◆ Dataset items
===============

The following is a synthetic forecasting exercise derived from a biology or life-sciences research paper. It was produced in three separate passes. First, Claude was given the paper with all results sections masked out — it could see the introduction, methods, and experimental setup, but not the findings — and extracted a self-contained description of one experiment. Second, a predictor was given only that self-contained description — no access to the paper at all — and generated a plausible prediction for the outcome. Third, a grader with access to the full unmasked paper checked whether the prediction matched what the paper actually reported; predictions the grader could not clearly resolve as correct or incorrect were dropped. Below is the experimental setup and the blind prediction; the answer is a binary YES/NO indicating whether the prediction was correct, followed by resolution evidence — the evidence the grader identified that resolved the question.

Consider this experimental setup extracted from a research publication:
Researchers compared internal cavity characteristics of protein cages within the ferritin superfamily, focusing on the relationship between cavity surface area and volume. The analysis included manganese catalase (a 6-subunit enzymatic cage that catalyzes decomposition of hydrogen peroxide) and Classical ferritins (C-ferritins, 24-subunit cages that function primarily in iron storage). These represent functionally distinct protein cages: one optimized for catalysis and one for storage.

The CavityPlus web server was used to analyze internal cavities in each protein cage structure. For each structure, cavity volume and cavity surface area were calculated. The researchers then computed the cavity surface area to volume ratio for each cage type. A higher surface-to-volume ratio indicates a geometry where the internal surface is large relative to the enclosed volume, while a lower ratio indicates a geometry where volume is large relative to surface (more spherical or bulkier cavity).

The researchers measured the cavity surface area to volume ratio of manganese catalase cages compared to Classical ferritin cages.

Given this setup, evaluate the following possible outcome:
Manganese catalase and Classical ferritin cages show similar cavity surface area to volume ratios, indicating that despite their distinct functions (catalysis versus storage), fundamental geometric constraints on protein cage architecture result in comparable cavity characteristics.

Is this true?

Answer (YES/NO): NO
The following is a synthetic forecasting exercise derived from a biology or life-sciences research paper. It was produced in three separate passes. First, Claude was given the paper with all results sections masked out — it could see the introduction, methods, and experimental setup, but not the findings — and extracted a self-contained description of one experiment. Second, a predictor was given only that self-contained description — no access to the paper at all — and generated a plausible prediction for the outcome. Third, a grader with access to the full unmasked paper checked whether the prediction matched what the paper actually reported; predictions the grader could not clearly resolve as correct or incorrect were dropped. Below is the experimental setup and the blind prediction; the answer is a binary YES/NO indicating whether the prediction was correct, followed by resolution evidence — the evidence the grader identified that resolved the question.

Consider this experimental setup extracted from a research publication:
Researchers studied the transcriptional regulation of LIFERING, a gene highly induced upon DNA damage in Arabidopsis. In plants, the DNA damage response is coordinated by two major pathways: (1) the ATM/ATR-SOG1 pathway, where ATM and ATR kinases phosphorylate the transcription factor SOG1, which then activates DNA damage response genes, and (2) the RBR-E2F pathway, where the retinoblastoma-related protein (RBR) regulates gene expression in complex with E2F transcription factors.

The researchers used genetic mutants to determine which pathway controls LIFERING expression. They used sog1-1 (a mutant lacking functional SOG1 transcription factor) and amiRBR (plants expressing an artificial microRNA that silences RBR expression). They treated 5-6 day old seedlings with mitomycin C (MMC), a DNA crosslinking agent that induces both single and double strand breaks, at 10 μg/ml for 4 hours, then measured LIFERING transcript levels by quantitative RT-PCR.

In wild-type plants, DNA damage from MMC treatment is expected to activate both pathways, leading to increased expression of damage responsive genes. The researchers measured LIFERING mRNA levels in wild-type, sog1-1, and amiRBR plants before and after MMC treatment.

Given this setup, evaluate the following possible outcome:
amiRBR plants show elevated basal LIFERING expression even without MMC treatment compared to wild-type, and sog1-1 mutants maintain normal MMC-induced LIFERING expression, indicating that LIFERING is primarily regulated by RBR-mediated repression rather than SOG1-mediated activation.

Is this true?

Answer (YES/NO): NO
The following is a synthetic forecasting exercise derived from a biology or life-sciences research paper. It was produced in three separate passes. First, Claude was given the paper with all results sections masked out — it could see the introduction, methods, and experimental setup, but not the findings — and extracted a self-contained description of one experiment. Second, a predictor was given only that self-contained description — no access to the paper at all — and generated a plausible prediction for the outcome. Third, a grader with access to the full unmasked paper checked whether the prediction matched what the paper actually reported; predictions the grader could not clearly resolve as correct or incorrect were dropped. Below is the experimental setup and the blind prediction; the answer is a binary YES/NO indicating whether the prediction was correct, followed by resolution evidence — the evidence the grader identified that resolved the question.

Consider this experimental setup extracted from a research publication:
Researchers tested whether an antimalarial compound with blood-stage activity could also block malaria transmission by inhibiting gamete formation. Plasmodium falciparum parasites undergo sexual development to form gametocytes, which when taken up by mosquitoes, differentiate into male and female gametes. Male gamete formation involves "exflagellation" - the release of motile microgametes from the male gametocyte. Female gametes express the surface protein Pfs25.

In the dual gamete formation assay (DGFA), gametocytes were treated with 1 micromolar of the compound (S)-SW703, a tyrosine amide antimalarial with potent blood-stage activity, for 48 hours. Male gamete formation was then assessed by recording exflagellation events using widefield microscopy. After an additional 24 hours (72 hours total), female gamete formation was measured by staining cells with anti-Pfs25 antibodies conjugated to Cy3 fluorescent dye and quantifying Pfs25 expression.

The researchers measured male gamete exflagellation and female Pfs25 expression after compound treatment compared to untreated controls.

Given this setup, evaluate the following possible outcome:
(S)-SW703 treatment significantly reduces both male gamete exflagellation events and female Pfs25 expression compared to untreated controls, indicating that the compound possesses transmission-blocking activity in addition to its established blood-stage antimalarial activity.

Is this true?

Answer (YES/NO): NO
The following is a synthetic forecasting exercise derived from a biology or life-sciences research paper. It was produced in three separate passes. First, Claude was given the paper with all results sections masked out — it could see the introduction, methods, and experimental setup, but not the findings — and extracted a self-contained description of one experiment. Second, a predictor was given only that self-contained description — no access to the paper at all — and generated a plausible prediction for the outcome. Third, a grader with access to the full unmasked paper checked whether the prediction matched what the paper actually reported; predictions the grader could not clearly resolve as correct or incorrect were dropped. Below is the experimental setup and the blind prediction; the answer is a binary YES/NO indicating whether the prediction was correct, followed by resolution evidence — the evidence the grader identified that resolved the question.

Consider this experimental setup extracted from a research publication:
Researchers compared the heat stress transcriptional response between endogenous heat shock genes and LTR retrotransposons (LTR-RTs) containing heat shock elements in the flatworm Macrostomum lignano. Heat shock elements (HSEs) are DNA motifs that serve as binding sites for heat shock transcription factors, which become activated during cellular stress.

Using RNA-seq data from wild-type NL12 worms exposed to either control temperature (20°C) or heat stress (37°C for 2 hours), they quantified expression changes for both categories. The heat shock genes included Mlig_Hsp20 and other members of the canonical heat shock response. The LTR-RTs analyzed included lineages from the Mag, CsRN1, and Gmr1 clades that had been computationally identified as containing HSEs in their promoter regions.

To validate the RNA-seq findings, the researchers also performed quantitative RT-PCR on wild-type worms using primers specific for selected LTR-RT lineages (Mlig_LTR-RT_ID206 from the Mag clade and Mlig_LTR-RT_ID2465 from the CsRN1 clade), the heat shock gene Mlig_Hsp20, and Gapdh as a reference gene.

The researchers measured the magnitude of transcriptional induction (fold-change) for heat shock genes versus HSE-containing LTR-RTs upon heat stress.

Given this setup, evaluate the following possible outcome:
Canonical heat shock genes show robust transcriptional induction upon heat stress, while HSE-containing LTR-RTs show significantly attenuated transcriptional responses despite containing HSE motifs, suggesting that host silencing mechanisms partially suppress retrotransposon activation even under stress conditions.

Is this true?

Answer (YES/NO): NO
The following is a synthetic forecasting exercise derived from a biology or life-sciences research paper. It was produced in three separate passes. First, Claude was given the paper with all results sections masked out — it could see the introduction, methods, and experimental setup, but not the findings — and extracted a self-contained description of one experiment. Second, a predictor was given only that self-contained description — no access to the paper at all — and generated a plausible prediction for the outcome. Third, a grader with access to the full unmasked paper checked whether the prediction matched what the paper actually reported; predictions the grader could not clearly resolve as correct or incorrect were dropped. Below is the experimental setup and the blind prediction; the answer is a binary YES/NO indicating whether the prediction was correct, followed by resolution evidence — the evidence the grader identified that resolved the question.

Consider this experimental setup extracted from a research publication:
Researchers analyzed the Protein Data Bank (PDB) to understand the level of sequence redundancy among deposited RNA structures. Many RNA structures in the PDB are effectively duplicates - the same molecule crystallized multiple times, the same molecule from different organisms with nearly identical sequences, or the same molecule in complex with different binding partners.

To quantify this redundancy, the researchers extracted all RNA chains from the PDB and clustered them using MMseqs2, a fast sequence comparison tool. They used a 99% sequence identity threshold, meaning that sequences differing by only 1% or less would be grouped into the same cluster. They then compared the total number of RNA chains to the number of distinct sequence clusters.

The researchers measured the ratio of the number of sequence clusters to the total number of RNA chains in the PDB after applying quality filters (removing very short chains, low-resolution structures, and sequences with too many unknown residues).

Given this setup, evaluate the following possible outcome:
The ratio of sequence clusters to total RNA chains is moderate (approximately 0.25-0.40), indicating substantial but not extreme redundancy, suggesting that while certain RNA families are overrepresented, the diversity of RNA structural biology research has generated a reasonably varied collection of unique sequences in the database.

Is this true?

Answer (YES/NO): NO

===============

◆ Task description
Each line in the records that carries "induced" must be copied out.

◆ Answer
Researchers studied the transcriptional regulation of LIFERING, a gene highly induced upon DNA damage in Arabidopsis. In plants, the DNA damage response is coordinated by two major pathways: (1) the ATM/ATR-SOG1 pathway, where ATM and ATR kinases phosphorylate the transcription factor SOG1, which then activates DNA damage response genes, and (2) the RBR-E2F pathway, where the retinoblastoma-related protein (RBR) regulates gene expression in complex with E2F transcription factors.
amiRBR plants show elevated basal LIFERING expression even without MMC treatment compared to wild-type, and sog1-1 mutants maintain normal MMC-induced LIFERING expression, indicating that LIFERING is primarily regulated by RBR-mediated repression rather than SOG1-mediated activation.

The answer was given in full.